[[ Available data open ]]
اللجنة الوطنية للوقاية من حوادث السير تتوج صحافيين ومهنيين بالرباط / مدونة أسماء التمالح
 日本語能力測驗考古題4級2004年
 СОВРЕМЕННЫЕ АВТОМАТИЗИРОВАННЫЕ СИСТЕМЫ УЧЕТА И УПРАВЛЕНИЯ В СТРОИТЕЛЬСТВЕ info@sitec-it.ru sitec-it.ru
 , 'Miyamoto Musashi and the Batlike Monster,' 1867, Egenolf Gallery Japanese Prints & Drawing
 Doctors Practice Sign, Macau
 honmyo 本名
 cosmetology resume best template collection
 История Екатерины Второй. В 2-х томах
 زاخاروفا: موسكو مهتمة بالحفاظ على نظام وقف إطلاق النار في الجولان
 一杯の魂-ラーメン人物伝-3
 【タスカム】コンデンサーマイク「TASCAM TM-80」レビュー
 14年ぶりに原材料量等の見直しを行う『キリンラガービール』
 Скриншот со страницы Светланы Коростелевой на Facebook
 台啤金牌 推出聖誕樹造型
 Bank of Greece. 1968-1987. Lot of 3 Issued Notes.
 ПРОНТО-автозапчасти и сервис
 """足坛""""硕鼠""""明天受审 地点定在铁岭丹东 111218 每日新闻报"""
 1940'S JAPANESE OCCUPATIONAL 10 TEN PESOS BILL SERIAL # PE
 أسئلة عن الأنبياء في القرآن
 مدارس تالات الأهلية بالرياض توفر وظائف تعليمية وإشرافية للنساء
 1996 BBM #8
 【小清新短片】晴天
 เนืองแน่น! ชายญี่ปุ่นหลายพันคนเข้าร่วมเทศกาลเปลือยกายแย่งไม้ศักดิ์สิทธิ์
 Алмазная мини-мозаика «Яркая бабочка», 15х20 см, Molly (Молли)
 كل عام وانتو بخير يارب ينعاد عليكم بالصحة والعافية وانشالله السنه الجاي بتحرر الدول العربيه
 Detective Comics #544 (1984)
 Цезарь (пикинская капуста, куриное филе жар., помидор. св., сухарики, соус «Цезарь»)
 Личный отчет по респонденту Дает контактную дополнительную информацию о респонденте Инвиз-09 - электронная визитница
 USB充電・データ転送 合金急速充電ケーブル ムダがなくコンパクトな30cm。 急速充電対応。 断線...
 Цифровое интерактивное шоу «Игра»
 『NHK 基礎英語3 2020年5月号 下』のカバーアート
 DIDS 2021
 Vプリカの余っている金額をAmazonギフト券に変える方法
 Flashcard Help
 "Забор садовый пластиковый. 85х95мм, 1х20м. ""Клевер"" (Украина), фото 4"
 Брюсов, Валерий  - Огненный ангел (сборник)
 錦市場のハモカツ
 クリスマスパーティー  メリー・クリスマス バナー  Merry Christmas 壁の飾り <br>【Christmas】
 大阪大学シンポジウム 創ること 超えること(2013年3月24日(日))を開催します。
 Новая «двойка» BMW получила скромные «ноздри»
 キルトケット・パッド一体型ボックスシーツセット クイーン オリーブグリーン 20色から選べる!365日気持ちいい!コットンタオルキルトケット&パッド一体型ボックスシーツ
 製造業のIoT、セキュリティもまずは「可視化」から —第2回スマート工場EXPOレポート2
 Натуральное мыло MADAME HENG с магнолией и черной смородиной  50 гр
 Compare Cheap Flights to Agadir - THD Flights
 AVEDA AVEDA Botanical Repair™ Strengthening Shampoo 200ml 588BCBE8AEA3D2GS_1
[[ Available data closed ]]
Problem requirements: All lines from the one with "Compare Cheap Flights" to the end of the records must be set down exactly. Skip every line before it.

Answer to this task:
 Compare Cheap Flights to Agadir - THD Flights
 AVEDA AVEDA Botanical Repair™ Strengthening Shampoo 200ml 588BCBE8AEA3D2GS_1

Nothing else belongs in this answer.